Quanto è profonda la storia di What Remains of Edith Finch? Se potessi iniziare una lettera diretta a qualcuno, in questo momento la dedicherei a mia madre. Sia chiaro, sono ancora nella sua stessa città, respiro quotidianamente la sua stessa aria e spesso, quando non la vedo, mi capita di scorrere la galleria del cellulare, e fissare per qualche secondo la foto di mia sorella e dei miei fratelli, come accade, per giunta, anche con mia nonna. È un gesto che parte automaticamente perché, quando si è grandi, ci si dimentica spesso di essere piccoli. A dire il vero, spesso succede che non si riesca a controllare quel distacco che diventa, purtroppo, tanto incolmabile quanto impossibile da tenere al proprio posto. C’è sempre un problema, c’è sempre un imprevisto, c’è sempre qualcosa che non va.

“Ciao, Sophia, questa lettera è per te: ricordati che è fatta del tuo stesso sorriso e, al contempo, dei pochi momenti che riusciamo a passare insieme. Poi tanto verrà il tempo che ci vedremo, e quella lettera la scriveremo insieme, di nuovo, tanto perché ce ne sarà un’altra da aggiungere”.

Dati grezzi

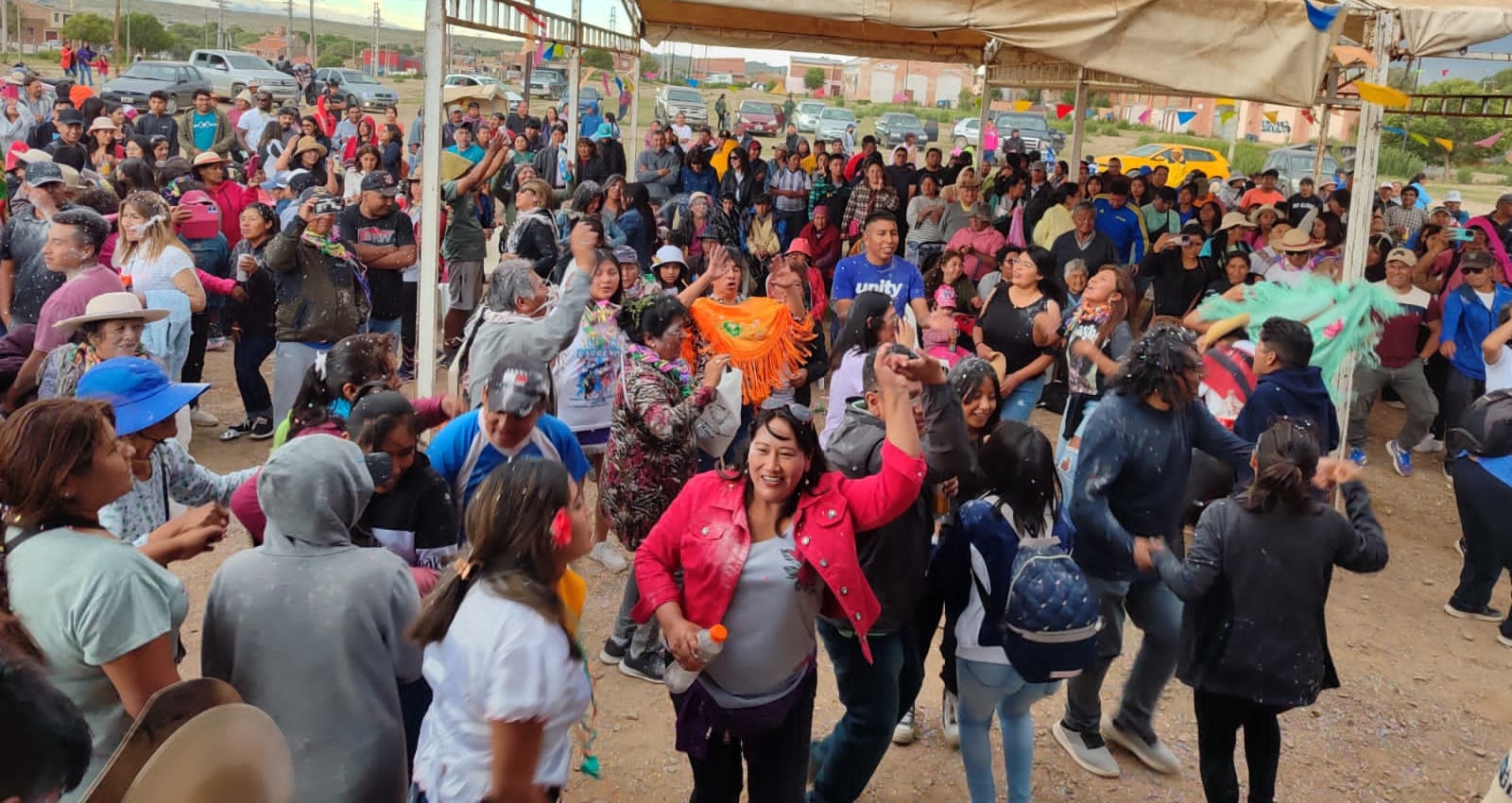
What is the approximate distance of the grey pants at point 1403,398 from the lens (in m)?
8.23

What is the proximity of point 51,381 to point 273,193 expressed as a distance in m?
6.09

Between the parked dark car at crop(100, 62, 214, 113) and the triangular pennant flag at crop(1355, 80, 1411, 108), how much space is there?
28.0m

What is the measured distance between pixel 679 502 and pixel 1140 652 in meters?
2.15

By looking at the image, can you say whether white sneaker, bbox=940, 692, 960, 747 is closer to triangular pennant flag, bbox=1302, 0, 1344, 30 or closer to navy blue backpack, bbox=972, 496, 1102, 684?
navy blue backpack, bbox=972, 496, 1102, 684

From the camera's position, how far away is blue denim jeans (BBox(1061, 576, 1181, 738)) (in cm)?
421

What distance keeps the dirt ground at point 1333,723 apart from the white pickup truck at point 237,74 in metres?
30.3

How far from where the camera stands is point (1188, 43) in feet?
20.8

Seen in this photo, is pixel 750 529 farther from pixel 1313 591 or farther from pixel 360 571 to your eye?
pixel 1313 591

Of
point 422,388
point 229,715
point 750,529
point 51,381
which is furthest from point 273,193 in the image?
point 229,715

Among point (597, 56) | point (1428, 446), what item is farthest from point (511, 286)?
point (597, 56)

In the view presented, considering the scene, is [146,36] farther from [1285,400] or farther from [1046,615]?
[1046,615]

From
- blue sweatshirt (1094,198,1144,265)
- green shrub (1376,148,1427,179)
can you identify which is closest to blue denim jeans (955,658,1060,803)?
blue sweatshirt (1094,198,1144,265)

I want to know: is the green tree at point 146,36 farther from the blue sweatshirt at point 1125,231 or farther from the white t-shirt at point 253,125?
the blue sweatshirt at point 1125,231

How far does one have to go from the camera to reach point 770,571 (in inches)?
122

==

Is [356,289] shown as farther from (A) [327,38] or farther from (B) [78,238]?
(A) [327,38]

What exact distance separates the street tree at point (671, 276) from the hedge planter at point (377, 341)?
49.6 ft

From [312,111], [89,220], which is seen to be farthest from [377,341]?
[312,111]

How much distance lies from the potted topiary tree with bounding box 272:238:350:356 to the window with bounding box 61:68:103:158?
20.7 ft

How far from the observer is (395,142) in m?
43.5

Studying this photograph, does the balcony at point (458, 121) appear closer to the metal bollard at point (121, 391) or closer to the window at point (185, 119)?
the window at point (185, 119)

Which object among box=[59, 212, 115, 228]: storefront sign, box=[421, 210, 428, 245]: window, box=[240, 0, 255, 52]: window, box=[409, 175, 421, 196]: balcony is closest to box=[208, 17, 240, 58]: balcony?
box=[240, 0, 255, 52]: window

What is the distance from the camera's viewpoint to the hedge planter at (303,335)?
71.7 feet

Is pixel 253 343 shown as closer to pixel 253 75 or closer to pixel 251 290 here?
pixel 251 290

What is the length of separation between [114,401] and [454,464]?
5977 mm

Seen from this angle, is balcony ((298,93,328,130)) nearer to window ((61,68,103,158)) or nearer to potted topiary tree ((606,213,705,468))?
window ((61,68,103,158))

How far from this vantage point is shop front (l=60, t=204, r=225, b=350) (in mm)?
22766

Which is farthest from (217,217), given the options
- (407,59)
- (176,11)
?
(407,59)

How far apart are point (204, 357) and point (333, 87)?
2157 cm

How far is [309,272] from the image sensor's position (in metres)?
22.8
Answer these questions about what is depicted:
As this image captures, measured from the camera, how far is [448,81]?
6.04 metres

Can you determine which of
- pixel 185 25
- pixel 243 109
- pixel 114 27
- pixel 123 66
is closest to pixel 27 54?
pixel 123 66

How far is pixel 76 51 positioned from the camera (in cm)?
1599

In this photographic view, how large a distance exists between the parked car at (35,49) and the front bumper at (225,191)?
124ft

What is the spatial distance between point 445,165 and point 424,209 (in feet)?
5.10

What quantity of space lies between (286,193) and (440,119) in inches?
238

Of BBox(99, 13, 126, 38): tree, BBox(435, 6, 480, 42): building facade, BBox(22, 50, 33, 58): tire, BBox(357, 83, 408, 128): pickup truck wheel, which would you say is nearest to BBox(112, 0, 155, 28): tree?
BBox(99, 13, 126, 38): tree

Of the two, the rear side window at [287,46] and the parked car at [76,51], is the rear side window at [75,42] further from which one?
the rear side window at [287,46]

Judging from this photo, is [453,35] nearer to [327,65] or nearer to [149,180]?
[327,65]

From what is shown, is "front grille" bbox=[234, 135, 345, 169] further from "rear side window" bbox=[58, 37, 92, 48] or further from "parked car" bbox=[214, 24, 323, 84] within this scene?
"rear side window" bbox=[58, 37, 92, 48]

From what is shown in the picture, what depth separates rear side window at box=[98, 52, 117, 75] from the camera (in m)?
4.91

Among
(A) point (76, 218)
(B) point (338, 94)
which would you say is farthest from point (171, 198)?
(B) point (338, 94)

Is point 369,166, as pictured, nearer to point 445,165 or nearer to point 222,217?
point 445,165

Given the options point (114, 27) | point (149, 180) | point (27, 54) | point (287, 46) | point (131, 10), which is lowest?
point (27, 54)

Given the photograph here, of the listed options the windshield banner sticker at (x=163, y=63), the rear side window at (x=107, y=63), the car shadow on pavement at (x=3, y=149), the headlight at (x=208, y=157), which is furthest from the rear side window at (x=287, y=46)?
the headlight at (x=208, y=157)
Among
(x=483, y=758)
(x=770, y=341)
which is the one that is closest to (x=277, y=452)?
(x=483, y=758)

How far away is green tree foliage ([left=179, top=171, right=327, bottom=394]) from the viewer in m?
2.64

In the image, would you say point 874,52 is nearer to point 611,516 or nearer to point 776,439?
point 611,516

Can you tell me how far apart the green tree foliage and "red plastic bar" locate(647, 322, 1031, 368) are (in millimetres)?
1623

## Problema breve 1
Rispondi a queste domande sull'estratto:
(a) A chi dedicherebbe adesso una lettera chi scrive?
(b) Quando si è grandi, di che cosa ci si dimentica spesso?
(c) Come si chiama la persona a cui è rivolta la lettera tra virgolette?
## Problema breve 2
Ricopia, per favore, il passo dell'estratto da "Quanto è profonda" fino a "che non va." compreso.

## Soluzione del compito 1
(a) A sua madre.
(b) Di essere piccoli.
(c) Sophia.

## Soluzione del compito 2
Quanto è profonda la storia di What Remains of Edith Finch? Se potessi iniziare una lettera diretta a qualcuno, in questo momento la dedicherei a mia madre. Sia chiaro, sono ancora nella sua stessa città, respiro quotidianamente la sua stessa aria e spesso, quando non la vedo, mi capita di scorrere la galleria del cellulare, e fissare per qualche secondo la foto di mia sorella e dei miei fratelli, come accade, per giunta, anche con mia nonna. È un gesto che parte automaticamente perché, quando si è grandi, ci si dimentica spesso di essere piccoli. A dire il vero, spesso succede che non si riesca a controllare quel distacco che diventa, purtroppo, tanto incolmabile quanto impossibile da tenere al proprio posto. C’è sempre un problema, c’è sempre un imprevisto, c’è sempre qualcosa che non va.